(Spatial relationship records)
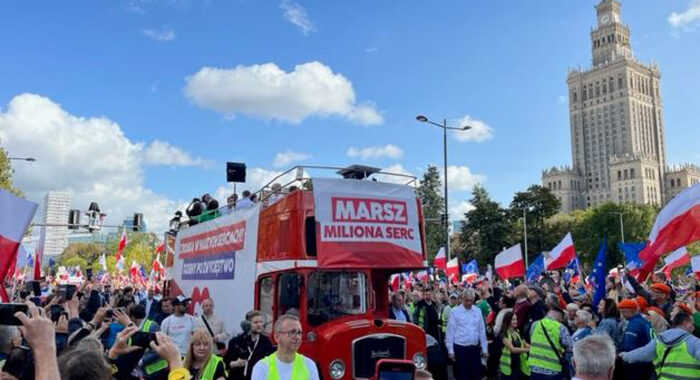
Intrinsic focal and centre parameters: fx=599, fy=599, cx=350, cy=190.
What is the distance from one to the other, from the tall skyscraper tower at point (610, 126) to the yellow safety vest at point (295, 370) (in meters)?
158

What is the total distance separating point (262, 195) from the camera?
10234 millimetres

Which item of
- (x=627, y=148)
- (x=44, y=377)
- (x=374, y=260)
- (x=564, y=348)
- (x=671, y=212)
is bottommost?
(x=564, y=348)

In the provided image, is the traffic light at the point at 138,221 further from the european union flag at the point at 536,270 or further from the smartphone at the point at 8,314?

--

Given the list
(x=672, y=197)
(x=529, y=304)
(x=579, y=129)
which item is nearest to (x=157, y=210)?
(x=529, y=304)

• Task description: Show every line in the listing that contains the word "point".

• Exercise output:
What is the distance from one to the other, from the tall skyscraper tower at point (610, 126) to the yellow safety vest at point (295, 370) (in meters)?
What is the total distance separating point (262, 195) from the camera?
In the provided image, is the traffic light at the point at 138,221 further from the european union flag at the point at 536,270 or further from the smartphone at the point at 8,314?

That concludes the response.